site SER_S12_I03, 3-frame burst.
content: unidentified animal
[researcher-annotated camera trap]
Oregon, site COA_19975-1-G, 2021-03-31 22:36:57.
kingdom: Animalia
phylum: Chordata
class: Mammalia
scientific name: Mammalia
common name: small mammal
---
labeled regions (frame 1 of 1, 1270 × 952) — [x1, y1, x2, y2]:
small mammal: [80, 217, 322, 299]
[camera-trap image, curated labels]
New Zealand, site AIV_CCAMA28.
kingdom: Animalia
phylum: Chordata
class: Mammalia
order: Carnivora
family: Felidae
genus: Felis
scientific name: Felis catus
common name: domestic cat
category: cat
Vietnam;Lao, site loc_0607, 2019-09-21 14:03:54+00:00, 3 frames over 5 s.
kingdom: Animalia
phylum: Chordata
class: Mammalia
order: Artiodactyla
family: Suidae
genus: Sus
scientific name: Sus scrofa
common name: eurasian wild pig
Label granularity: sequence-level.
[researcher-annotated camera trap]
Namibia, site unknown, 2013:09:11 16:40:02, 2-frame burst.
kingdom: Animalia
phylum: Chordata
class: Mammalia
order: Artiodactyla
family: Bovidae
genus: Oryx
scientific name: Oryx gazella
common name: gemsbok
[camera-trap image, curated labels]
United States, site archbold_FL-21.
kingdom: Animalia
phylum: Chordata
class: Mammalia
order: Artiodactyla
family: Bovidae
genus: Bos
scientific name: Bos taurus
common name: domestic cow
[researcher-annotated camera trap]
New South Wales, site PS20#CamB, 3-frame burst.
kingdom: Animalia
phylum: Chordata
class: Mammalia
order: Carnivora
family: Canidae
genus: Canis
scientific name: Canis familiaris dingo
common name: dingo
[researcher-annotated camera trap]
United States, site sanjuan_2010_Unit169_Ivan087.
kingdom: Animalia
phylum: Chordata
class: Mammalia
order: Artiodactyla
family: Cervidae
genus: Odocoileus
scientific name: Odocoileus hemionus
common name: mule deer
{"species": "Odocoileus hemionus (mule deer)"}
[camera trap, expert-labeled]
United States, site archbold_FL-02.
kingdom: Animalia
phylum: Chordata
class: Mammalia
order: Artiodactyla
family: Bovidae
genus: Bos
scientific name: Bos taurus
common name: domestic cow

##########

WORK ITEM
Word for word, repeat each line of the listing.

RESPONSE AREA
site SER_S12_I03, 3-frame burst.
content: unidentified animal
[researcher-annotated camera trap]
Oregon, site COA_19975-1-G, 2021-03-31 22:36:57.
kingdom: Animalia
phylum: Chordata
class: Mammalia
scientific name: Mammalia
common name: small mammal
---
labeled regions (frame 1 of 1, 1270 × 952) — [x1, y1, x2, y2]:
small mammal: [80, 217, 322, 299]
[camera-trap image, curated labels]
New Zealand, site AIV_CCAMA28.
kingdom: Animalia
phylum: Chordata
class: Mammalia
order: Carnivora
family: Felidae
genus: Felis
scientific name: Felis catus
common name: domestic cat
category: cat
Vietnam;Lao, site loc_0607, 2019-09-21 14:03:54+00:00, 3 frames over 5 s.
kingdom: Animalia
phylum: Chordata
class: Mammalia
order: Artiodactyla
family: Suidae
genus: Sus
scientific name: Sus scrofa
common name: eurasian wild pig
Label granularity: sequence-level.
[researcher-annotated camera trap]
Namibia, site unknown, 2013:09:11 16:40:02, 2-frame burst.
kingdom: Animalia
phylum: Chordata
class: Mammalia
order: Artiodactyla
family: Bovidae
genus: Oryx
scientific name: Oryx gazella
common name: gemsbok
[camera-trap image, curated labels]
United States, site archbold_FL-21.
kingdom: Animalia
phylum: Chordata
class: Mammalia
order: Artiodactyla
family: Bovidae
genus: Bos
scientific name: Bos taurus
common name: domestic cow
[researcher-annotated camera trap]
New South Wales, site PS20#CamB, 3-frame burst.
kingdom: Animalia
phylum: Chordata
class: Mammalia
order: Carnivora
family: Canidae
genus: Canis
scientific name: Canis familiaris dingo
common name: dingo
[researcher-annotated camera trap]
United States, site sanjuan_2010_Unit169_Ivan087.
kingdom: Animalia
phylum: Chordata
class: Mammalia
order: Artiodactyla
family: Cervidae
genus: Odocoileus
scientific name: Odocoileus hemionus
common name: mule deer
{"species": "Odocoileus hemionus (mule deer)"}
[camera trap, expert-labeled]
United States, site archbold_FL-02.
kingdom: Animalia
phylum: Chordata
class: Mammalia
order: Artiodactyla
family: Bovidae
genus: Bos
scientific name: Bos taurus
common name: domestic cow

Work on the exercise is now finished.